··· Text passage ···

Microsoft (MSFT -0.66%) recently became a hot topic after CEO Satya Nadella sold more than half of his shares for about $285 million on Nov. 22 and 23. According to the F-4 filing, Nadella sold 838,584 shares between $334.37 and $349.22, which reduced his total holdings to 830,791 shares.

Should investors be concerned about that massive sale? Let's look back at Nadella's accomplishments, his compensation, and prior stock sales to decide.

Microsoft CEO Satya Nadella.

Image source: Microsoft.

How Nadella turned Microsoft into a growth stock again

When Nadella took over as Microsoft's third CEO in 2014, the tech giant was in serious trouble. New cloud-based services were disrupting its desktop-based software, its Windows users were stubbornly sticking with older versions of the OS, and it had lost the mobile market to Apple (AAPL -0.81%) and Alphabet's (GOOG 0.56%) (GOOGL 0.69%) Google.

However, Nadella turned things around by aggressively expanding the company's cloud services, reinventing Windows as a cloud-based service, and abandoning Windows Phone to launch new mobile apps for iOS and Android instead.

Microsoft's cloud business became its core growth engine, and the company's revenue surged from $86.8 billion in fiscal 2014 to $168.1 billion in fiscal 2021, which ended this June, as its earnings per share more than tripled.

That growth spurt catapulted Microsoft's market cap from about $300 billion on Nadella's first day to nearly $2.5 trillion today. Therefore, Nadella certainly deserves to sell some of his shares after that historic rally.

Does Nadella's sale indicate Microsoft's growth is peaking?

Satya Nadella's total compensation rose 13% to $49.9 million in fiscal 2021. That total included a $2.5 million base salary, $33 million in stock awards, and $14.2 million in non-equity incentives.

Therefore, Nadella's latest sale represents several years of cumulative stock bonuses. The transactions also represent Nadella's only non-automatic direct sales over the past two years.

Microsoft's CFO Amy Hood also sold 60,000 shares (11% of her holdings at the time) for an average price of $303.08 in a direct transaction on Sept. 1. That represented Hood's first direct sale since last September.

··· Data section ···

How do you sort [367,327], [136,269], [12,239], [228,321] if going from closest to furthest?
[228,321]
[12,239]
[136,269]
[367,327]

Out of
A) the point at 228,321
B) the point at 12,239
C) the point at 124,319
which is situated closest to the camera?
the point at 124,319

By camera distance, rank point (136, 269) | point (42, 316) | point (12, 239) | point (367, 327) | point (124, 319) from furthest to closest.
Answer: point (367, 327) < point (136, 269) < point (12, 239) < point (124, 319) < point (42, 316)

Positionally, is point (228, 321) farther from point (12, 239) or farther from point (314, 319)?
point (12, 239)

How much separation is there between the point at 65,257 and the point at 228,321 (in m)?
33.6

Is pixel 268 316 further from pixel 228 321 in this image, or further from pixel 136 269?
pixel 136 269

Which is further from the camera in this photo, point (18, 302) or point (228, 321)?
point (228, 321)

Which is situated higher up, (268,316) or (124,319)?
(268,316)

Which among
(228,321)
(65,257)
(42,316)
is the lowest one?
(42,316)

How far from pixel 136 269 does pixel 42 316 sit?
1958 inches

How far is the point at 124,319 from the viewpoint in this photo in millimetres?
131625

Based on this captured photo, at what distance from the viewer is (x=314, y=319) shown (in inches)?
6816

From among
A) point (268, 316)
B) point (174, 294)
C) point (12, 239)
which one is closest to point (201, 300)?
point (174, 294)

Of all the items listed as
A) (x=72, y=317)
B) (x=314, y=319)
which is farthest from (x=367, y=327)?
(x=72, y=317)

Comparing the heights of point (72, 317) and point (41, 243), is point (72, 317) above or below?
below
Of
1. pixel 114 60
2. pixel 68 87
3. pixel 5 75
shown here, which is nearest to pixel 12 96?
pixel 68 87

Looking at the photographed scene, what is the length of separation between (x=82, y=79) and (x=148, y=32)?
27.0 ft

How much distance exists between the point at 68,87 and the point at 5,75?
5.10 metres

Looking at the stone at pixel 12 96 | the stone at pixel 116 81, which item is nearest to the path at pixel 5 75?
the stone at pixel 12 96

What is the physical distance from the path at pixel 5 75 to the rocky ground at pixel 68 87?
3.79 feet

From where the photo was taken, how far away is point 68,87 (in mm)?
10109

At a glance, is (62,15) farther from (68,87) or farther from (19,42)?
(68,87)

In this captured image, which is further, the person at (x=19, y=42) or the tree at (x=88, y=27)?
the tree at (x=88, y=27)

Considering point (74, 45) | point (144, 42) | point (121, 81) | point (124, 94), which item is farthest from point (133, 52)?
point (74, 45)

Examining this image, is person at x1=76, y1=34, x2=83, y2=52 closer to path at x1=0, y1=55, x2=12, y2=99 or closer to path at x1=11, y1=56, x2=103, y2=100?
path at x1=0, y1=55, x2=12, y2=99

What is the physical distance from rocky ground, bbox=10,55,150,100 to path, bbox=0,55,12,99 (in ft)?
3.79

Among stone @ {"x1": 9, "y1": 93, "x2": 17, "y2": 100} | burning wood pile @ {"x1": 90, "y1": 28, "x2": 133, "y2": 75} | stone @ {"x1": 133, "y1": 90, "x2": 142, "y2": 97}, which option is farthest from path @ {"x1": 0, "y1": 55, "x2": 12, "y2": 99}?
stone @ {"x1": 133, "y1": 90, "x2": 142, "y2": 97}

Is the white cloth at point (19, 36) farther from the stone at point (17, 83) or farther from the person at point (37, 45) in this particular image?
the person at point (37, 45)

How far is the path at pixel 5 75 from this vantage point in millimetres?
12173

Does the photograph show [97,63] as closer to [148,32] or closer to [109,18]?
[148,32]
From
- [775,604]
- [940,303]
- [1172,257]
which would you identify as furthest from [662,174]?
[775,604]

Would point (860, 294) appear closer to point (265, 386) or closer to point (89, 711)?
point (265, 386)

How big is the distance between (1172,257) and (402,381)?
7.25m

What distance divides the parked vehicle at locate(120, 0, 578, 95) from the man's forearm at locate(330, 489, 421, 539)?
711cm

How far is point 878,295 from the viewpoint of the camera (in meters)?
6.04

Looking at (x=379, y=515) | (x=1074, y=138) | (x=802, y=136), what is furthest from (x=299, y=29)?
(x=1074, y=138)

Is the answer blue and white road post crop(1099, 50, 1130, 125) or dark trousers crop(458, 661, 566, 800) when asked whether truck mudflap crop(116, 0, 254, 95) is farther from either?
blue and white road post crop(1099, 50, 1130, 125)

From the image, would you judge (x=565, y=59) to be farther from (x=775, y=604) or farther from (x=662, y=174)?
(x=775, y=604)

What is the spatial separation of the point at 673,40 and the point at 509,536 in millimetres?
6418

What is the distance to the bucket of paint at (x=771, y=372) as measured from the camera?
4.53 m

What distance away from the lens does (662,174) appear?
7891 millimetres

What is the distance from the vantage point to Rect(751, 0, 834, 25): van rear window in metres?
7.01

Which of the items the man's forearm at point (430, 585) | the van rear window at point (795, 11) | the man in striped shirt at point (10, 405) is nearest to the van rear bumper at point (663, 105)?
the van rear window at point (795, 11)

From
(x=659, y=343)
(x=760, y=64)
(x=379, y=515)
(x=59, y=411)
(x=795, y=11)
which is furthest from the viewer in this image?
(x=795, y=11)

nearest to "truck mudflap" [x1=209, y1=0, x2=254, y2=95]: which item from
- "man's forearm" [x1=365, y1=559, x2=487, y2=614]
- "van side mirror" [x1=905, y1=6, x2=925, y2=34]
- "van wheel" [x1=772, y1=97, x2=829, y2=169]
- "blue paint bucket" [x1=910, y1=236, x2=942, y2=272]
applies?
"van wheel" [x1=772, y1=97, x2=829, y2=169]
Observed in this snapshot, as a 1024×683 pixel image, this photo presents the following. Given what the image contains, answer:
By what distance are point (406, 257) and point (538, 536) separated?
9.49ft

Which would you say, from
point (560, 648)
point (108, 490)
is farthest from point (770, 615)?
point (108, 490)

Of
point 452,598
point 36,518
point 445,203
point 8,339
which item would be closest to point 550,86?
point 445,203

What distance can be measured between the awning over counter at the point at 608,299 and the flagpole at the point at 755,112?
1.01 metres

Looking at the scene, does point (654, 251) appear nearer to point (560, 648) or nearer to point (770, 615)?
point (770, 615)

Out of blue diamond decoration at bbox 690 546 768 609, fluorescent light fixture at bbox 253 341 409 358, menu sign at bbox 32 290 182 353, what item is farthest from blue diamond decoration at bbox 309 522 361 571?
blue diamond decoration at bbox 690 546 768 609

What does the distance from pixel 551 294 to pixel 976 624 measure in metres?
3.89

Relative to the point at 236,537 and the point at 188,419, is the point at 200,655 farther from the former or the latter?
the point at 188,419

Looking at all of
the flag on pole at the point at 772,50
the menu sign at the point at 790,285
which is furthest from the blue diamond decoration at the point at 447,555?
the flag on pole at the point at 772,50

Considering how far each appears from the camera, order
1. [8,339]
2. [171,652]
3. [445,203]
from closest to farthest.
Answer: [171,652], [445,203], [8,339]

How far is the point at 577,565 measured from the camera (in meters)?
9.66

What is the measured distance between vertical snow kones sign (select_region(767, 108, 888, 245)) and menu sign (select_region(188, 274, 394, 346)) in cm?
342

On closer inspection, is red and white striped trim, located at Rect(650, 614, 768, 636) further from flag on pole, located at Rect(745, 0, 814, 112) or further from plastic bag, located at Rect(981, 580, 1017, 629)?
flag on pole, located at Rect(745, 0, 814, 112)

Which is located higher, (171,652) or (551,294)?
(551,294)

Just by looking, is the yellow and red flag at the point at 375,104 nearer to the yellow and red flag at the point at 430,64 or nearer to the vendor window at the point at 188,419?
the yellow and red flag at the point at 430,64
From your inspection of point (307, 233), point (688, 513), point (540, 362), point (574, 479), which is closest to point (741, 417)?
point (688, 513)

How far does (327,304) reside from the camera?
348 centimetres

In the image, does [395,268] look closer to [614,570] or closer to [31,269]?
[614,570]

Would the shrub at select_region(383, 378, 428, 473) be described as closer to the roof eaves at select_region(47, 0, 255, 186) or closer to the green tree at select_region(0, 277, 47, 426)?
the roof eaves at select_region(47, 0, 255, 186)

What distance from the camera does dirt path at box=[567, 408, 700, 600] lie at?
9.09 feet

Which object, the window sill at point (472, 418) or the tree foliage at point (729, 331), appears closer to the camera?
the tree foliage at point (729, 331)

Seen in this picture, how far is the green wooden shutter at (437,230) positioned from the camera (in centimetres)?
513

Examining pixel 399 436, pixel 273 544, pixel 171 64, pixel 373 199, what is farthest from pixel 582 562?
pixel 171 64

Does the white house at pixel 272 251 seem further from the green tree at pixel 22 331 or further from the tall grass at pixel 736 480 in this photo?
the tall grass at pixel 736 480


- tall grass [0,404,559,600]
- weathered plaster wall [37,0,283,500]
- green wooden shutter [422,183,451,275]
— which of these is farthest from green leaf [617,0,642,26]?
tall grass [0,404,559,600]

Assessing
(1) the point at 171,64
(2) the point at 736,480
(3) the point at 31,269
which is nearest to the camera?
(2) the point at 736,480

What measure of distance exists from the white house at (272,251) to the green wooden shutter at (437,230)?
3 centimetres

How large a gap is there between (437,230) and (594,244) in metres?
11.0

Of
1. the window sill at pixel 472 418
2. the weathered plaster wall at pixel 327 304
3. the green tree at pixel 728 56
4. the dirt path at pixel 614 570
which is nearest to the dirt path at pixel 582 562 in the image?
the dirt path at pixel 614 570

···

Exercise requirements: In the text about Satya Nadella's Microsoft share sale, how much was Nadella's base salary in fiscal 2021?

Solution to this exercise: $2.5 million